### Fuente
“Las palabras no son inocentes ni inútiles. A veces se convierten en cuchillos, y otras veces, en puentes.” — James Baldwin
Las palabras siempre dicen más de lo que se propone. En ellas se filtra el carácter, la intención y la forma en que el poder se comprende a sí mismo. Cada gesto y cada tono terminan por revelar la relación más íntima entre quien gobierna y el sentido de lo que comunica.
En La Semanal del pasado 6 de octubre no solo se abordó la deuda pública; también, quizás sin proponérselo, se habló del estado emocional de un gobierno. El lenguaje empleado dejó entrever la vulnerabilidad de un liderazgo que responde más a la reacción que a la reflexión.
Ese lunes 6 en la mañana, el Partido de la Liberación Dominicana presentó preocupaciones legítimas en una rueda de prensa, sustentadas en datos oficiales: el aumento de la morosidad bancaria, la reducción del crédito al sector productivo, el crecimiento de la deuda pública junto a una baja inversión y la pérdida del poder adquisitivo de las familias. En lugar de responder con precisión técnica o con argumentos que aportaran claridad, el primer mandatario optó por un tono defensivo, marcado por la negación y la comparación constante, una reacción habitual en el gobierno.

### Datos proporcionados

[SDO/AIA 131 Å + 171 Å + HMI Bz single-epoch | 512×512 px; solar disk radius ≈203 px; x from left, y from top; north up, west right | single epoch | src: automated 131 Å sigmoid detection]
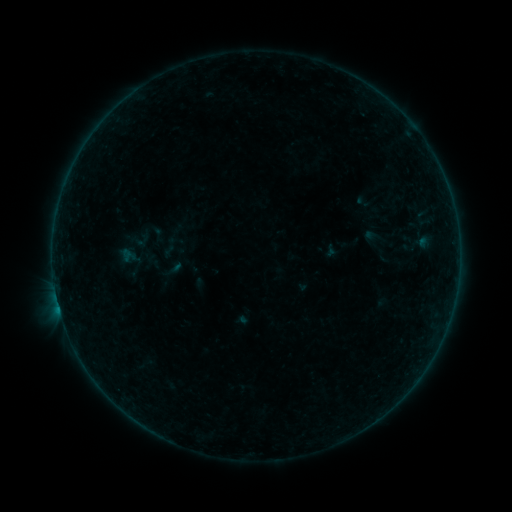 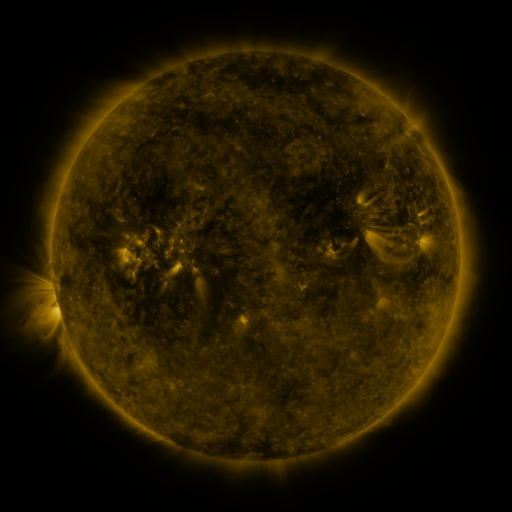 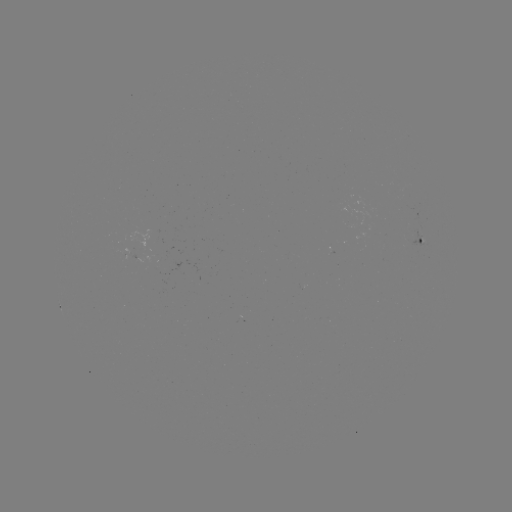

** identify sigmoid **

### Ejercicios
• a. Copia palabra por palabra el fragmento de la fuente que va entre "En La Semanal" y "a la reflexión.", ambos incluidos.
• b. Según la fuente, ¿por qué las palabras siempre dicen más de lo que se busca decir? Contesta en una a tres oraciones.
Las líneas no tienen ninguna relación con la fuente.

### Respuestas
• a.
En La Semanal del pasado 6 de octubre no solo se abordó la deuda pública; también, quizás sin proponérselo, se habló del estado emocional de un gobierno. El lenguaje empleado dejó entrever la vulnerabilidad de un liderazgo que responde más a la reacción que a la reflexión.

• b. Porque en ellas se filtran el carácter, la intención y la forma en que el poder se entiende a sí mismo. Además, cada gesto y cada tono acaban mostrando la relación más íntima entre quien gobierna y el sentido de lo que comunica.